>> Start Data supplied

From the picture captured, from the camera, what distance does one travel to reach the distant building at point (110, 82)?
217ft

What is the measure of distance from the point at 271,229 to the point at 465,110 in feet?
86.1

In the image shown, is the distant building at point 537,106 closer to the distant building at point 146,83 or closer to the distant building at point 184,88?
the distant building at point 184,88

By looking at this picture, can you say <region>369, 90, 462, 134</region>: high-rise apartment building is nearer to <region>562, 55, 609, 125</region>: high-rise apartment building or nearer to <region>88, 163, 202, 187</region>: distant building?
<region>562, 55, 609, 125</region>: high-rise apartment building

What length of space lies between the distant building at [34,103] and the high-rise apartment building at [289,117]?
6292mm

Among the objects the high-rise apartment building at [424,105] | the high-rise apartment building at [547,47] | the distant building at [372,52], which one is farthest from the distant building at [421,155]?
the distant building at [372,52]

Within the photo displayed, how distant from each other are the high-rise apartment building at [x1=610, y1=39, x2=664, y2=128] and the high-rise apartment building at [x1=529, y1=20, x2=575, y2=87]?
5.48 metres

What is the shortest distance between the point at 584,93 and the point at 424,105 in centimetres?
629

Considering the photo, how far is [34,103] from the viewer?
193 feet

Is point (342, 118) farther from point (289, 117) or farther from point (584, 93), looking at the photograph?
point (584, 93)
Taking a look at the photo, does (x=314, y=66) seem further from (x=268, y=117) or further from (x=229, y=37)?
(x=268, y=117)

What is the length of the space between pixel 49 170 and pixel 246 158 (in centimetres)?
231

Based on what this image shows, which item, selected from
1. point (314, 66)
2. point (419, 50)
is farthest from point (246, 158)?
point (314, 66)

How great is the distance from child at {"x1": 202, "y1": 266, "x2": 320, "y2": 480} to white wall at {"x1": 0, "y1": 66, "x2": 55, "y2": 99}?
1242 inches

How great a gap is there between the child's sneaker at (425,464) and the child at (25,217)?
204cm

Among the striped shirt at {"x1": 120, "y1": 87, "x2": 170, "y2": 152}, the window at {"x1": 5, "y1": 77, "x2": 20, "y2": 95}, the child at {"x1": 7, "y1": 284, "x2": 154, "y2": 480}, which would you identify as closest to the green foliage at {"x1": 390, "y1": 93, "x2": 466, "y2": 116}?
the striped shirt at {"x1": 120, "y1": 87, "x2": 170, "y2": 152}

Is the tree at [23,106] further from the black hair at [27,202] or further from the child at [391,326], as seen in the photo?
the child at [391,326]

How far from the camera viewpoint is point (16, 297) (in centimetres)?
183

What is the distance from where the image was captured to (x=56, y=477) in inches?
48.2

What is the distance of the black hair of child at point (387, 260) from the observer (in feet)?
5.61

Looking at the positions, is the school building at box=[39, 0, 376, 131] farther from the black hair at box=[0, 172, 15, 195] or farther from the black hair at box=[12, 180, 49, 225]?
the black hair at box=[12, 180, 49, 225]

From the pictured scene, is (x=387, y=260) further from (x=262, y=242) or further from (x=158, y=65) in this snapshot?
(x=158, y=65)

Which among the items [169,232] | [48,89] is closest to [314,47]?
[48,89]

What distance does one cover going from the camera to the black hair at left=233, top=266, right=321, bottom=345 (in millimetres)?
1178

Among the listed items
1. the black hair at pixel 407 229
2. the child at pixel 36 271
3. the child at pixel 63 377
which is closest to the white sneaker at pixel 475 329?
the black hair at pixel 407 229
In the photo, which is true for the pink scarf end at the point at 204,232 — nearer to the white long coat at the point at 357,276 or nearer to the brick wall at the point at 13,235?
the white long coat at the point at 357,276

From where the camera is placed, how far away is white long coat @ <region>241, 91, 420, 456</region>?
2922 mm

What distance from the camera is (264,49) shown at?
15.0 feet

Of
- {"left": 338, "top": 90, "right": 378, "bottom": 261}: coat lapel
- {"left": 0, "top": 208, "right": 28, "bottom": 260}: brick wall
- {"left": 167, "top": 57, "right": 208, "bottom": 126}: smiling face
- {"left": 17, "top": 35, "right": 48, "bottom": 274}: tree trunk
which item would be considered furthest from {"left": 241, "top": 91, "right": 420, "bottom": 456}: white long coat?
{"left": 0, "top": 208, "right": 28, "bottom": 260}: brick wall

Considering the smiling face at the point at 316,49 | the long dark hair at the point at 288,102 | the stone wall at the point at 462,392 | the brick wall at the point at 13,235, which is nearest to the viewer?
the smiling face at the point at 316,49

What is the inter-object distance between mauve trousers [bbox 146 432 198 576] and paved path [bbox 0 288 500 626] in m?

>> End Data supplied

Given exercise
Above are some records. Print them all exactly.

Expected answer
From the picture captured, from the camera, what distance does one travel to reach the distant building at point (110, 82)?
217ft

What is the measure of distance from the point at 271,229 to the point at 465,110 in feet?
86.1

In the image shown, is the distant building at point 537,106 closer to the distant building at point 146,83 or closer to the distant building at point 184,88?
the distant building at point 184,88

By looking at this picture, can you say <region>369, 90, 462, 134</region>: high-rise apartment building is nearer to <region>562, 55, 609, 125</region>: high-rise apartment building or nearer to <region>88, 163, 202, 187</region>: distant building?
<region>562, 55, 609, 125</region>: high-rise apartment building

What length of space lies between the distant building at [34,103] and the high-rise apartment building at [289,117]?
6292mm

Among the objects the high-rise apartment building at [424,105] | the high-rise apartment building at [547,47] | the distant building at [372,52], which one is farthest from the distant building at [421,155]?
the distant building at [372,52]

Within the photo displayed, how distant from each other are the high-rise apartment building at [x1=610, y1=39, x2=664, y2=128] and the high-rise apartment building at [x1=529, y1=20, x2=575, y2=87]?
5.48 metres

What is the shortest distance between the point at 584,93 and the point at 424,105 in centimetres?
629

Considering the photo, how far is [34,103] from the viewer?
193 feet

Is point (342, 118) farther from point (289, 117) or farther from point (584, 93), looking at the photograph?
point (584, 93)
Taking a look at the photo, does (x=314, y=66) seem further from (x=268, y=117) or further from (x=229, y=37)?
(x=268, y=117)

What is the length of the space between pixel 49 170 and pixel 246 158 (in centimetres)?
231

Based on what this image shows, which item, selected from
1. point (314, 66)
2. point (419, 50)
is farthest from point (246, 158)?
point (314, 66)

How great is the distance from child at {"x1": 202, "y1": 266, "x2": 320, "y2": 480} to white wall at {"x1": 0, "y1": 66, "x2": 55, "y2": 99}?
1242 inches

How great a gap is there between the child's sneaker at (425,464) and the child at (25,217)?
204cm

Among the striped shirt at {"x1": 120, "y1": 87, "x2": 170, "y2": 152}, the window at {"x1": 5, "y1": 77, "x2": 20, "y2": 95}, the child at {"x1": 7, "y1": 284, "x2": 154, "y2": 480}, which would you identify as closest to the green foliage at {"x1": 390, "y1": 93, "x2": 466, "y2": 116}?
the striped shirt at {"x1": 120, "y1": 87, "x2": 170, "y2": 152}

Is the tree at [23,106] further from the black hair at [27,202] or further from the child at [391,326], as seen in the photo?
the child at [391,326]

How far from the camera viewpoint is point (16, 297) (in centimetres)?
183

What is the distance from where the image was captured to (x=56, y=477) in inches?
48.2

What is the distance of the black hair of child at point (387, 260) from the observer (in feet)?
5.61

Looking at the positions, is the school building at box=[39, 0, 376, 131] farther from the black hair at box=[0, 172, 15, 195] or farther from the black hair at box=[12, 180, 49, 225]?
the black hair at box=[12, 180, 49, 225]

From the pictured scene, is (x=387, y=260) further from (x=262, y=242) or further from (x=158, y=65) in this snapshot?
(x=158, y=65)

Which among the items [169,232] | [48,89] is closest to [314,47]?
[48,89]

What distance does one cover going from the camera to the black hair at left=233, top=266, right=321, bottom=345 (in millimetres)?
1178

Among the listed items
1. the black hair at pixel 407 229
2. the child at pixel 36 271
3. the child at pixel 63 377
which is closest to the white sneaker at pixel 475 329?
the black hair at pixel 407 229
In the photo, which is true for the pink scarf end at the point at 204,232 — nearer to the white long coat at the point at 357,276 or nearer to the brick wall at the point at 13,235?
the white long coat at the point at 357,276

From where the camera is placed, how far away is white long coat @ <region>241, 91, 420, 456</region>?
2922 mm

What distance from the camera is (264,49) shown at?
15.0 feet

Of
- {"left": 338, "top": 90, "right": 378, "bottom": 261}: coat lapel
- {"left": 0, "top": 208, "right": 28, "bottom": 260}: brick wall
- {"left": 167, "top": 57, "right": 208, "bottom": 126}: smiling face
- {"left": 17, "top": 35, "right": 48, "bottom": 274}: tree trunk
which item would be considered furthest from {"left": 241, "top": 91, "right": 420, "bottom": 456}: white long coat?
{"left": 0, "top": 208, "right": 28, "bottom": 260}: brick wall

Considering the smiling face at the point at 316,49 | the long dark hair at the point at 288,102 | the stone wall at the point at 462,392 | the brick wall at the point at 13,235, which is nearest to the viewer?
the smiling face at the point at 316,49

What is the inter-object distance between mauve trousers [bbox 146 432 198 576] and paved path [bbox 0 288 500 626] in m?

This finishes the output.